[BEGIN Material provided]
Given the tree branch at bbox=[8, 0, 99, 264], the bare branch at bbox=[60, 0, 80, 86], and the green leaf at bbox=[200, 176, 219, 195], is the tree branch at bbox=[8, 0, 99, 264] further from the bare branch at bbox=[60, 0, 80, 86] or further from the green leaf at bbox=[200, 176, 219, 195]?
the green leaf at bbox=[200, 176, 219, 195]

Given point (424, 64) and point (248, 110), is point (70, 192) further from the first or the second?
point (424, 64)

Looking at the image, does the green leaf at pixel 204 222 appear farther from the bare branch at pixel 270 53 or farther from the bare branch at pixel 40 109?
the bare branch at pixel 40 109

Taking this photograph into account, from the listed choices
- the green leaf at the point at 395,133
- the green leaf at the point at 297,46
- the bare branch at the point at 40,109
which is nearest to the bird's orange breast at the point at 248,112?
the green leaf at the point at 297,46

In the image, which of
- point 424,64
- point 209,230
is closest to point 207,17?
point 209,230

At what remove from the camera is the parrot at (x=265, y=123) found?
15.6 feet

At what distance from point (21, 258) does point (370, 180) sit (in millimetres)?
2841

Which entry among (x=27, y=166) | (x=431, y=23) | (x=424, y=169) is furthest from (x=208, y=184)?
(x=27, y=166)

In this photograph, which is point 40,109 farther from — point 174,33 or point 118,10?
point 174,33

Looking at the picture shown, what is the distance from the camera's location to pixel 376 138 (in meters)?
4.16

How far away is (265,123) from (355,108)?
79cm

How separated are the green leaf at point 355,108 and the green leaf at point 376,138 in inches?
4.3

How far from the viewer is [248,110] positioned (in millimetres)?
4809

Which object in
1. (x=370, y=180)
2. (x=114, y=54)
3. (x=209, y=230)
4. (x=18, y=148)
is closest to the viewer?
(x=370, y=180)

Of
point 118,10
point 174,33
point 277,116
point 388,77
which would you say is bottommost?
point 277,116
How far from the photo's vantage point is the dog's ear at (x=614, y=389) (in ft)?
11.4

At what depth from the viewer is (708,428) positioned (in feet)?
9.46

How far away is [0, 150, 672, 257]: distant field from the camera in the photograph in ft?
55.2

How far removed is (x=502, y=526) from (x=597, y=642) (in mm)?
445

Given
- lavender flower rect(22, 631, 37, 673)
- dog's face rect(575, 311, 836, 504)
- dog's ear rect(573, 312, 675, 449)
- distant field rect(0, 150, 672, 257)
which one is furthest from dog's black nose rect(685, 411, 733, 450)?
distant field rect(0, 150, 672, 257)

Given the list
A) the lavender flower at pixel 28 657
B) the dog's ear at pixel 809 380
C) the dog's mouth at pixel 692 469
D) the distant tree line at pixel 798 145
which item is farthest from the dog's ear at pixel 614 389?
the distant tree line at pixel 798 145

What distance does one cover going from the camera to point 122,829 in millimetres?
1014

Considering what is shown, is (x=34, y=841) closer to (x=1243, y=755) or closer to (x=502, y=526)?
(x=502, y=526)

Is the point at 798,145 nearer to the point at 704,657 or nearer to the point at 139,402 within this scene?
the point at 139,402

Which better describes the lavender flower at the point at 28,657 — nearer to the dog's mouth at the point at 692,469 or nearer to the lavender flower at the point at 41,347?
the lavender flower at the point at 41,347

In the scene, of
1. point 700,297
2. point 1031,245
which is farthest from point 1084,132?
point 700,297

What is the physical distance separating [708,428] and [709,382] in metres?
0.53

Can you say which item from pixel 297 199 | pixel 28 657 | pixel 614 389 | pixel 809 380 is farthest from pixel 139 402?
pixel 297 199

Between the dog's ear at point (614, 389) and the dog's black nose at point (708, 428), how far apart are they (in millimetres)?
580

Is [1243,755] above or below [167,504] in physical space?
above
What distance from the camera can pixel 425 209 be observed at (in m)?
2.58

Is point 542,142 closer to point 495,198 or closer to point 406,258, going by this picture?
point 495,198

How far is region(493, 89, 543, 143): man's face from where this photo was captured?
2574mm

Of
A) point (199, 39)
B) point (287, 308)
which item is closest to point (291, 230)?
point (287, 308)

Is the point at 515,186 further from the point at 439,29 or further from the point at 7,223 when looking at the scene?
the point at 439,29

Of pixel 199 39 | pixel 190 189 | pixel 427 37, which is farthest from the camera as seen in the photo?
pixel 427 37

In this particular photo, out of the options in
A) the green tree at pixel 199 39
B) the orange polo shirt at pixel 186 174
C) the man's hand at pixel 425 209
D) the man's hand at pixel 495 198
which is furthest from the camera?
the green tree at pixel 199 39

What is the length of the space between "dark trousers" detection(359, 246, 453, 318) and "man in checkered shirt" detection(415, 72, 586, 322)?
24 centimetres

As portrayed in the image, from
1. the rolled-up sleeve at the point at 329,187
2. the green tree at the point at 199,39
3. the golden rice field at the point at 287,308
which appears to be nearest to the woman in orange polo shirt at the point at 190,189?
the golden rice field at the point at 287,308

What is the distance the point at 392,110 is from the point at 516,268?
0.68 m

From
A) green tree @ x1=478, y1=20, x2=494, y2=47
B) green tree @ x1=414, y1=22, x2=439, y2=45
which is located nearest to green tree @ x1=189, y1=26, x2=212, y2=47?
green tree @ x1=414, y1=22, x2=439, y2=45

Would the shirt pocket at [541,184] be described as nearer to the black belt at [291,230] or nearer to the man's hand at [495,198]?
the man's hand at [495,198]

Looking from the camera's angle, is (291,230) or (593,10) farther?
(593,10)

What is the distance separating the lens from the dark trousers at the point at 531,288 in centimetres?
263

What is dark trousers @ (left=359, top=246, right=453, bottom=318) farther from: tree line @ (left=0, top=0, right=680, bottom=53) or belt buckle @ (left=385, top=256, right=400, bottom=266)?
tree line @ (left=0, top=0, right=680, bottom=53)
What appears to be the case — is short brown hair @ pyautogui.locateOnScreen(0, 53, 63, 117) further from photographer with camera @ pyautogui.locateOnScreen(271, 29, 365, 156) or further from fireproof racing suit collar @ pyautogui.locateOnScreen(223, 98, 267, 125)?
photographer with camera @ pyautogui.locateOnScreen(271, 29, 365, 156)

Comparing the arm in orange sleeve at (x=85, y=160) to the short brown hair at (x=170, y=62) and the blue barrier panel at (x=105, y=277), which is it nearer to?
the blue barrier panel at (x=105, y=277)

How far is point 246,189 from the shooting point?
[END Material provided]
• Work to do: From the records above, pull every line that contains the word "distant" and copy each one in full.

• The answer:
How far away is [0, 150, 672, 257]: distant field from the camera in the photograph in ft?
- distant field rect(0, 150, 672, 257)
distant field rect(0, 150, 672, 257)
D) the distant tree line at pixel 798 145
the distant tree line at pixel 798 145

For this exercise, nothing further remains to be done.